◆ Task to carry out ◆
Return every line of the listing below verbatim, leaving out the pictures.

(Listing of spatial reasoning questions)
- - -
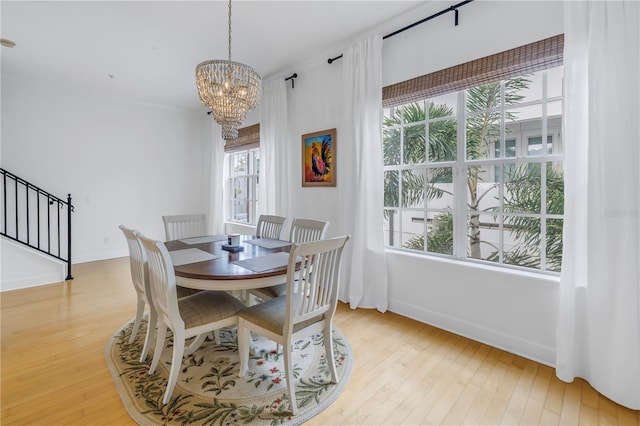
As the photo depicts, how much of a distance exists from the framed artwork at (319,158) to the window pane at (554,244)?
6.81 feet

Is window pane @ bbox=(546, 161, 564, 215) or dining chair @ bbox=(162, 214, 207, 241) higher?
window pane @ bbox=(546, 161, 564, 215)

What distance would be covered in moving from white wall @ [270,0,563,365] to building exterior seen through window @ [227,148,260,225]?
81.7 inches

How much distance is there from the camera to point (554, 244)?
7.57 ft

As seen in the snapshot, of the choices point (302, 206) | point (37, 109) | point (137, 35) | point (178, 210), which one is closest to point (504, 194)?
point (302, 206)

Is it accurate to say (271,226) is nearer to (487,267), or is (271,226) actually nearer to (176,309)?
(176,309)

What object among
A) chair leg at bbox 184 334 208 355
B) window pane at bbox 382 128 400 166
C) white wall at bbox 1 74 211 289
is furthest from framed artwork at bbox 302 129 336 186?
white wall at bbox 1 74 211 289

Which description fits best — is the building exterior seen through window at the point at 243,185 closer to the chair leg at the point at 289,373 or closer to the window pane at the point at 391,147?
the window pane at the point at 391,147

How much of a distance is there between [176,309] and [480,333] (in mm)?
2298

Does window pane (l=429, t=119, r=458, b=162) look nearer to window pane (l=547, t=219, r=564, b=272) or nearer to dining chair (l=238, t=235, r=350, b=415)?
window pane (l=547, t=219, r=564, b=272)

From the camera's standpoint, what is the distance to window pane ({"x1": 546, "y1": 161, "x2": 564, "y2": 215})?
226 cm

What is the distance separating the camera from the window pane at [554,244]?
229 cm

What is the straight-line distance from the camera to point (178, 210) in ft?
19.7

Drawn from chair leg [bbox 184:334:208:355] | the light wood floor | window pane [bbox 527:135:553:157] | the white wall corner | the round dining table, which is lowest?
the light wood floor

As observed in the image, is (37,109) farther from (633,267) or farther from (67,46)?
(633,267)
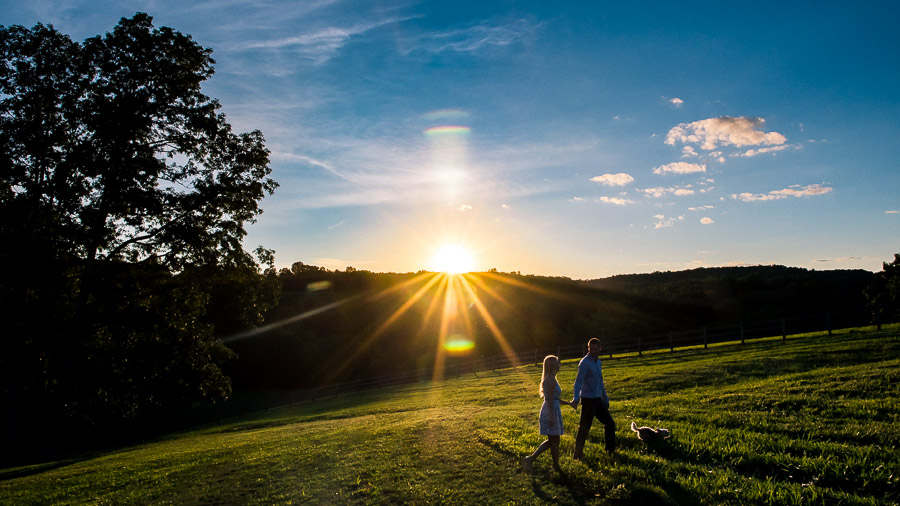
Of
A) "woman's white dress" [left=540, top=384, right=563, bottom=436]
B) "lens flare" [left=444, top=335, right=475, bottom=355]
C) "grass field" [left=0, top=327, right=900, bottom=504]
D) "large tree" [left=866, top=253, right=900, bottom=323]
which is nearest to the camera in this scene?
- - -
◆ Task answer ◆
As the photo depicts, how much of a distance exists from the framed artwork at (319,158) to the window pane at (554,244)?
6.81 feet

Is window pane @ bbox=(546, 161, 564, 215) or dining chair @ bbox=(162, 214, 207, 241) higher?
window pane @ bbox=(546, 161, 564, 215)

What distance would be covered in moving from white wall @ [270,0,563,365] to building exterior seen through window @ [227,148,260,225]?
81.7 inches

How much distance is there from the camera to point (554, 244)?
7.57 ft

As seen in the snapshot, of the choices point (302, 206) | point (37, 109) | point (137, 35) | point (178, 210), which one is closest to point (504, 194)?
point (302, 206)

Is it accurate to say (271,226) is nearer to (487,267), or is (271,226) actually nearer to (176,309)?
(176,309)

What object among
A) chair leg at bbox 184 334 208 355
B) window pane at bbox 382 128 400 166
C) white wall at bbox 1 74 211 289
is furthest from framed artwork at bbox 302 129 336 186?
white wall at bbox 1 74 211 289

Which description fits best — is the building exterior seen through window at the point at 243,185 closer to the chair leg at the point at 289,373 or closer to the window pane at the point at 391,147?
the window pane at the point at 391,147

How much of a distance is there between [176,309] and [480,333] (in mm)?
2298

Does window pane (l=429, t=119, r=458, b=162) look nearer to window pane (l=547, t=219, r=564, b=272) or nearer to dining chair (l=238, t=235, r=350, b=415)?
window pane (l=547, t=219, r=564, b=272)

From the camera's standpoint, what is the distance to window pane ({"x1": 546, "y1": 161, "x2": 564, "y2": 215})?
226 cm

What is the distance separating the camera from the window pane at [554,244]?
229 cm

What is the straight-line distance from the camera to point (178, 210) in ft?
19.7

Drawn from chair leg [bbox 184:334:208:355] | the light wood floor | window pane [bbox 527:135:553:157] | the white wall corner | the round dining table, which is lowest?
the light wood floor

As observed in the image, is (37,109) farther from (633,267) or farther from (67,46)?
(633,267)
Of
A) "woman's white dress" [left=540, top=384, right=563, bottom=436]
B) "lens flare" [left=444, top=335, right=475, bottom=355]
C) "grass field" [left=0, top=327, right=900, bottom=504]
D) "large tree" [left=866, top=253, right=900, bottom=323]
which is nearest to the camera in this scene?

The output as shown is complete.